Baiano de Itabuna, município próximo de Ilhéus (BA) e filho de engenheiros agrônomos, tendo um pai que trabalhou com cacau, Breno afirma que está vivendo algo mágico. “Meu pai mora na região ainda, então estou falando de uma cultura que vi de perto. Tenho muitas memórias afetivas. É um universo familiar, os personagens da novela são figuras que conheci ao longo da vida. O Brasil profundo é cheio disso. Sou apaixonado pelo trabalho do Benedito Ruy Barbosa por isso. Ele fala desse Brasil.

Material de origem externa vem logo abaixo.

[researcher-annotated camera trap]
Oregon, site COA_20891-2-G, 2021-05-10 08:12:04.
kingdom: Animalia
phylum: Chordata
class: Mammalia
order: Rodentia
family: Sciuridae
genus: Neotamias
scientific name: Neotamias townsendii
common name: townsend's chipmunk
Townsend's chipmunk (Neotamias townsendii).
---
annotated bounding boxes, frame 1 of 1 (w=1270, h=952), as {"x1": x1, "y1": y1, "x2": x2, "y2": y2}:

Isso tem identidade e as pessoas se conectam”.
Multiplicidade
Em ‘Justiça 2‘, ele interpreta Tulio. “O personagem faz parte do núcleo do Juan Paiva (Baltazar), que vai preso e quando sai da cadeia, vê meu personagem com a namorada dele, então se faz um triângulo amoroso. Muitas coisas acontecem a partir desta perspectiva. Tem a questão do trabalho deles, como motoboys, em relação a direitos trabalhistas, à exploração do trabalho, à falta de oportunidade, de acesso, principalmente do brasileiro periférico, em sua maioria, pessoas negras, que ficam a mercê de muitas situações, como a que acontece na série. São temas importantes e atuais. Estou feliz porque vão ver duas versões bem diferentes minhas como ator, são grandes oportunidades”.